» **WHAT THIS EXERCISE ASKS**
[A] Answer these questions using the TMVA forum thread:
(i) How many signal events does the original post say there are?
(ii) How many events are in each of the three background trees?
(iii) In the reply, how is the tree weight applied under the manual approach?
[B] Print the part of the TMVA forum thread between "In my background" and "dataloader->AddBackgroundTree(bgtree2, 0.1)", inclusive.
[C] Proceed with the TMVA forum thread from the point where it stops.

» **PAGE TEXT**
****

TMVA: adding several backgrounds

Hi!

I am trying to train some BDTs with TMVA, where I have one signal and several backgrounds, where all of them have different numbers of entries.
Let’s say I have 1 Million signal events, and I want a signal to background ratio of 1:1.
In my background trees, I have however 7, 2.5 and 0.5 Million events.

So what I would want is to scale those down to 0.7, 0.25 and 0.05 Million events. I am not completely sure if by handing over the complete trees with weights and then doing something like

dataloader->AddBackgroundTree(bgtree1, 0.1)
dataloader->AddBackgroundTree(bgtree2, 0.1)
dataloader->AddBackgroundTree(bgtree3, 0.1)

achieves what I want to get here.

Or can I do something like having weights that add up to 1 like
dataloader->AddBackgroundTree(bgtree1, 0.7)
dataloader->AddBackgroundTree(bgtree2, 0.25)
dataloader->AddBackgroundTree(bgtree3, 0.05)
so that TMVA gets the correct ratio of each background?

I would be grateful for some clarification if I need to adjust my trees manually outside of TMVA somehow to get the right amount of each background component or if one of the above does what I think?

Thanks a lot!

Alex

1 Like

I guess @moneta can give you some help.

Hi,

You can either do the scaling manually as you propose or let TMVA take care of it for you. With the manual approach, the tree weight is applied to each event in the tree individually. Thus, if you want to scale 7 million events down to 0.7 million effective events you’d use your alternative one:

dataloader->AddBackgroundTree(bgtree1, 0.1)

****

» **Dataset entries**
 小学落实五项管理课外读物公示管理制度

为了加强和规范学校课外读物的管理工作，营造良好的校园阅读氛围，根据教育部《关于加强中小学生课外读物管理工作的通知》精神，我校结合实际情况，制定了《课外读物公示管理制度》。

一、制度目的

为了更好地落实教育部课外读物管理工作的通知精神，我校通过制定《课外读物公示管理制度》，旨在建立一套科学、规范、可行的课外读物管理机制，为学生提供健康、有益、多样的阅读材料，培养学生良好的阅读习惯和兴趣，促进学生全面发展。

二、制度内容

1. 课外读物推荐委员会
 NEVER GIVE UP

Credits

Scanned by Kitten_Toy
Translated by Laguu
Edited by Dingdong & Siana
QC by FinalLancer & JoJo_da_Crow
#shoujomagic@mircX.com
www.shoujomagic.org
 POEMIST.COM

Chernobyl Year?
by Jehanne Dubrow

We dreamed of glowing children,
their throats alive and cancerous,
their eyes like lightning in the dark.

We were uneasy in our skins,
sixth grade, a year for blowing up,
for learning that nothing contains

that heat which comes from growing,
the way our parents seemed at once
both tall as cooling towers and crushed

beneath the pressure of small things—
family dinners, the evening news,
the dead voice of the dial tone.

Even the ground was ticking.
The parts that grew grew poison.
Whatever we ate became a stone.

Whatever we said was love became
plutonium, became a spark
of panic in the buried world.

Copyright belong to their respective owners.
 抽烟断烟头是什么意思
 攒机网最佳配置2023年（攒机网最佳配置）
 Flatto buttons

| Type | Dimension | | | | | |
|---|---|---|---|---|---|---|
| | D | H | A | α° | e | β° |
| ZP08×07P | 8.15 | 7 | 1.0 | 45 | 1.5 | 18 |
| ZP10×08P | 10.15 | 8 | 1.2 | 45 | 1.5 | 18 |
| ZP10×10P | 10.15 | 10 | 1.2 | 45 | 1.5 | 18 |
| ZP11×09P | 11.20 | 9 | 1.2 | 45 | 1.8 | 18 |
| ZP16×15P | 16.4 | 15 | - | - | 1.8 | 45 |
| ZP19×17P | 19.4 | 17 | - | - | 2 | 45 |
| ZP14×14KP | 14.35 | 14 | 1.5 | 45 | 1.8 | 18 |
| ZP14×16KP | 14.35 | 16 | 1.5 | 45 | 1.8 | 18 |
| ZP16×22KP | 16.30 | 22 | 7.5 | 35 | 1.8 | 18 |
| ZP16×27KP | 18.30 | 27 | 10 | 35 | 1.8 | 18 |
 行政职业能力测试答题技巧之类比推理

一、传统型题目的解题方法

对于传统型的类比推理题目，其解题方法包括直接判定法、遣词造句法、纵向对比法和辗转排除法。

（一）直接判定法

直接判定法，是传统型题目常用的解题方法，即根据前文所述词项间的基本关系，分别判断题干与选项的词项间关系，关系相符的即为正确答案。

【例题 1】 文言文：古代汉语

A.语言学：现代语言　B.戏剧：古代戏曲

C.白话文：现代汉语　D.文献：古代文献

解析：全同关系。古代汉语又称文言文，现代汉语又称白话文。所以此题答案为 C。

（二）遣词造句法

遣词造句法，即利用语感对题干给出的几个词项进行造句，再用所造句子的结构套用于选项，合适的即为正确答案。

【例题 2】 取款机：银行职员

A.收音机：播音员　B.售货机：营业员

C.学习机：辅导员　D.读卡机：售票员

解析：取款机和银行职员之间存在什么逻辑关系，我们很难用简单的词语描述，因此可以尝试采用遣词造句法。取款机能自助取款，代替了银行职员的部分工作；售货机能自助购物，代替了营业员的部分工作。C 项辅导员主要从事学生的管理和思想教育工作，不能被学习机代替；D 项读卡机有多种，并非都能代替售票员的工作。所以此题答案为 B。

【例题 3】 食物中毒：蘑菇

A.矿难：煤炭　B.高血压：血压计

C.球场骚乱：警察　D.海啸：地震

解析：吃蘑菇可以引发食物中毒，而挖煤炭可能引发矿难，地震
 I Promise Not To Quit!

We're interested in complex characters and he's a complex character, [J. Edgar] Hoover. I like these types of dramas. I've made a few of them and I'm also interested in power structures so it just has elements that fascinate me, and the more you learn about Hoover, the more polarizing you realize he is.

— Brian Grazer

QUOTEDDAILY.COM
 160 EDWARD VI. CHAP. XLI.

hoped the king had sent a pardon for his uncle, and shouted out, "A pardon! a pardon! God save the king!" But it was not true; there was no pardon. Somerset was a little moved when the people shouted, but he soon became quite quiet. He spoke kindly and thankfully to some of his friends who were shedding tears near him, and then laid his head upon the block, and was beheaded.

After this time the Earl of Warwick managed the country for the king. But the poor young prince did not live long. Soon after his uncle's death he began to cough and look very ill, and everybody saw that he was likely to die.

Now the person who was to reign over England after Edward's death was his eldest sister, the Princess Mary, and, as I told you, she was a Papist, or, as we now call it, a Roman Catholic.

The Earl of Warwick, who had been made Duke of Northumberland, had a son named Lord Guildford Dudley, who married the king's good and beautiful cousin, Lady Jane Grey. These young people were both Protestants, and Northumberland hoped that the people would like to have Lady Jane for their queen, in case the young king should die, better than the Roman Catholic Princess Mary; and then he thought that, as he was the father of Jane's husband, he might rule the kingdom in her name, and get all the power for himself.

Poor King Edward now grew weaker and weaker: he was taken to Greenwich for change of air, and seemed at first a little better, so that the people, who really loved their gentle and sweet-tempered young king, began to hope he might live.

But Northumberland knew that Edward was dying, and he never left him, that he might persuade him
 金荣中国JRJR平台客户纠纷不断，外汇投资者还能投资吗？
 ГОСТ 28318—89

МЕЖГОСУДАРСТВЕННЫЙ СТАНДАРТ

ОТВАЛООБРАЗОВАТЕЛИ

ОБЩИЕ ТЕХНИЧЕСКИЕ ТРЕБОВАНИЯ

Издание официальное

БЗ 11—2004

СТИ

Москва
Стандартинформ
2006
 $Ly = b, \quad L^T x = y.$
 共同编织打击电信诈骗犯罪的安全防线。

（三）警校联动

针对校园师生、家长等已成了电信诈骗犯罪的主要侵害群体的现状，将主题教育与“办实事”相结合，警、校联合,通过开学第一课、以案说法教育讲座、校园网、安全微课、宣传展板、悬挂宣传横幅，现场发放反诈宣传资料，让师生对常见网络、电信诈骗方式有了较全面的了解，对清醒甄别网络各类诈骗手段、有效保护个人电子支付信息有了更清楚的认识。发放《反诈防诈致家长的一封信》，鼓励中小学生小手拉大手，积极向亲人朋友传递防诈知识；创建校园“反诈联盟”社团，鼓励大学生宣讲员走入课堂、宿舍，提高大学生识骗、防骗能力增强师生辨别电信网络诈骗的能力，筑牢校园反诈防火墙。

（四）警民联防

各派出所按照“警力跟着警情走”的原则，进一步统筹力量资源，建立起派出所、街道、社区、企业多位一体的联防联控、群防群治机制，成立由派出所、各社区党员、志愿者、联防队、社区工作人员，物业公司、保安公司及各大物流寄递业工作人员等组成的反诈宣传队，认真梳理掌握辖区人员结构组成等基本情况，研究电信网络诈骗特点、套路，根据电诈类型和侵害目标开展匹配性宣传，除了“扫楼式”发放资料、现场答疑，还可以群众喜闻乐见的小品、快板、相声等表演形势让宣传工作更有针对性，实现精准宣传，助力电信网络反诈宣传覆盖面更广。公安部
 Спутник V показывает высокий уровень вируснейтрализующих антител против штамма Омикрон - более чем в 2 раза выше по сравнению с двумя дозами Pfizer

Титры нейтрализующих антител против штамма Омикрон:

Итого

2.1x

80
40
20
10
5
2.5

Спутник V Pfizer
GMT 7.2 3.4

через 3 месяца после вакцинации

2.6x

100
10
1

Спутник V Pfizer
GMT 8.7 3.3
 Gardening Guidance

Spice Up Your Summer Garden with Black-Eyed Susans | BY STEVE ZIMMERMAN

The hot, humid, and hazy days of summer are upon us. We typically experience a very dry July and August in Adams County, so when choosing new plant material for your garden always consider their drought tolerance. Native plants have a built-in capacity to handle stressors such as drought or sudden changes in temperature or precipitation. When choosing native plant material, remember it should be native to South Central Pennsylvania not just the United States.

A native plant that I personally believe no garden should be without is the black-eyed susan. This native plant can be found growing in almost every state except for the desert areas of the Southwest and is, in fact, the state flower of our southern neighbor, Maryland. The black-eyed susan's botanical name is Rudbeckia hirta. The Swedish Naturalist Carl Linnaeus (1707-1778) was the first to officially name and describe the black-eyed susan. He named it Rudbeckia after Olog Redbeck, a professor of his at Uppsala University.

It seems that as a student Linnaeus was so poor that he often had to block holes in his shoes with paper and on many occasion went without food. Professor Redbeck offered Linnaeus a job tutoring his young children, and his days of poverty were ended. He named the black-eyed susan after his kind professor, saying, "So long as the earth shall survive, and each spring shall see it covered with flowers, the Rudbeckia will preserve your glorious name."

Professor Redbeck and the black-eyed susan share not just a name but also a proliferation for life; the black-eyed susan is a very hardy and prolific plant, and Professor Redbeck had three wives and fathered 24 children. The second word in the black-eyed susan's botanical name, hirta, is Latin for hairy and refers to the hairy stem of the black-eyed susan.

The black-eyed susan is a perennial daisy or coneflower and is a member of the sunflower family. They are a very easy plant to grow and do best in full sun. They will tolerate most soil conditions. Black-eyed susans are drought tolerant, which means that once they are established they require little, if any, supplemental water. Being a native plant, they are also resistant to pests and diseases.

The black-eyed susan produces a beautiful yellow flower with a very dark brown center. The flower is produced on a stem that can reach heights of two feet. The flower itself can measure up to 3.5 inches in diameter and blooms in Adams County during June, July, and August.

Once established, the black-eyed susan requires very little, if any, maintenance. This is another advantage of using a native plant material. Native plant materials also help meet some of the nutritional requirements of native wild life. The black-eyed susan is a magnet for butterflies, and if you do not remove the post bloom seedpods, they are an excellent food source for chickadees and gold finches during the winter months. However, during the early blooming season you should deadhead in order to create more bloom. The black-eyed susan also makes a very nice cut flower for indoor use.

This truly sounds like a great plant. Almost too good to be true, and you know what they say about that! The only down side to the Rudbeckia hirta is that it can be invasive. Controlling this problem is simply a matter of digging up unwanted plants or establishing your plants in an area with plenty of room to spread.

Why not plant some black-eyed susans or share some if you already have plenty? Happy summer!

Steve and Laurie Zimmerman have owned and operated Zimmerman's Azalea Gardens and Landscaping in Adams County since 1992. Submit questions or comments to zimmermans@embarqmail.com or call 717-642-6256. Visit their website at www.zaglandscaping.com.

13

****

» **RESPONSES**
[A]
(i) 1 Million.
(ii) 7, 2.5 and 0.5 Million events.
(iii) It is applied to each event in the tree individually.

[B]
In my background trees, I have however 7, 2.5 and 0.5 Million events.

So what I would want is to scale those down to 0.7, 0.25 and 0.05 Million events. I am not completely sure if by handing over the complete trees with weights and then doing something like

dataloader->AddBackgroundTree(bgtree1, 0.1)
dataloader->AddBackgroundTree(bgtree2, 0.1)

[C]
dataloader->AddBackgroundTree(bgtree2, 0.1)
dataloader->AddBackgroundTree(bgtree3, 0.1)

It is also possible to let TMVA take care of this normalisation for you. In the dataloader PrepareTraninigAndTestTree you can specify the option NormMode=NumEvents or NormMode=EqualNumEvents where the former normalises the number of effective events in the first class to be equal to the sum of all others. The latter normalises all classes to have the same number of effective events.

For further information you can see the TMVA User’s guide chapter “Preparing the training and test data”.

You should also get a textual output after dataloader-> PrepareTrainingAndTestTree(...) where you can verify the number of effective events in each class.

Cheers,
Kim

Thanks a lot Kim for the clarifications!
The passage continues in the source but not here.